Let’s say we want to create a fairer society. Fairness is the ability to treat others impartially and justly without exhibiting favoritism or discrimination. “A person who demonstrates racial bias and shows a lot of disgust or fear is governed a lot by their amygdala,” says Hughes. The amygdala is an almond-shaped mass of gray matter inside each cerebral hemisphere, and it is the principal generator of our “fight-or-flight” response system and subsequent conditioned fear. On the contrary, behind our eyes and forehead lies the prefrontal cortex, a structure responsible for our complex cognitive behavior and moderating our own social behavior. “The stronger your prefrontal cortex is in comparison to your amygdala, the more the fairness. You can either tell your amygdala to shut up or you can ignore the fact that your amygdala is driving your actions,” says Hughes.

What Is the Worst-Case Scenario?

What happens if these sophisticated tools fall into the wrong hands? Elon Musk’s brain chip firm Neuralink could conjure some of our worst dystopian nightmares: what if hackers gained ultimate control over someone’s brain? It would be like suicide for the human mind. Likewise, what happens if a current dictator uses DBS to create a super-army of soldiers programmed to commit the wildest atrocities without an inch of regret?

“We need to ensure that the technology application is itself moral,” Beena Ammanath, executive director of the Global Deloitte AI Institute, tells Popular Mechanics. “Any mature technology ready for public adoption should come with transparency and respect for privacy and people’s consent based on a full understanding of the technology and its potential impact on them,” Ammanath says.

Hughes, meanwhile, says the debate is political. “With almost all technologies, when people worry about them being used in fascistic or totalitarian ways, the real problem is fascism and totalitarianism. It’s not the tool,” he says.

Take, for example, the Comprehensive Test Ban Treaty (CTBT) of 1996. It was signed by 172 countries, which agreed to prohibit “any nuclear weapon test explosion or any other nuclear explosion anywhere in the world.” These are types of collective actions we could take to ensure our neuromoral enhancement doesn’t open a Pandora’s box, Hughes suggests. (Still, it is worth noting that even the CTBT needs the signatures of eight more countries to go into effect: China, Egypt, India, Iran, Israel, North Korea, Pakistan, and the United States, with the United States and China being the two greatest nuclear powers in the world).

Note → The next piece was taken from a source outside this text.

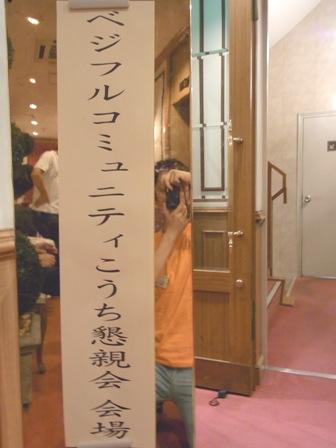コピー ~ RIMG0363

When we decide to turn on and off the switches of our virtues control panel, we acknowledge that the self is “a useful illusion, an ensemble of various cognitive processes,” says Hughes. Nihilistic? Quite the opposite.

“By stepping out of what’s called the default mode network in the brain (which is the part of the brain that is associated with self-referential processes and anything related to ego), we are free to live in the moment and step out of the things that we feel certain about. We step out of the nature of reality that we feel certain about,” Hughes says.

Through that lens, the robotic-sounding virtues control panel sort of becomes a tool for viewing reality in a new, fascinating light.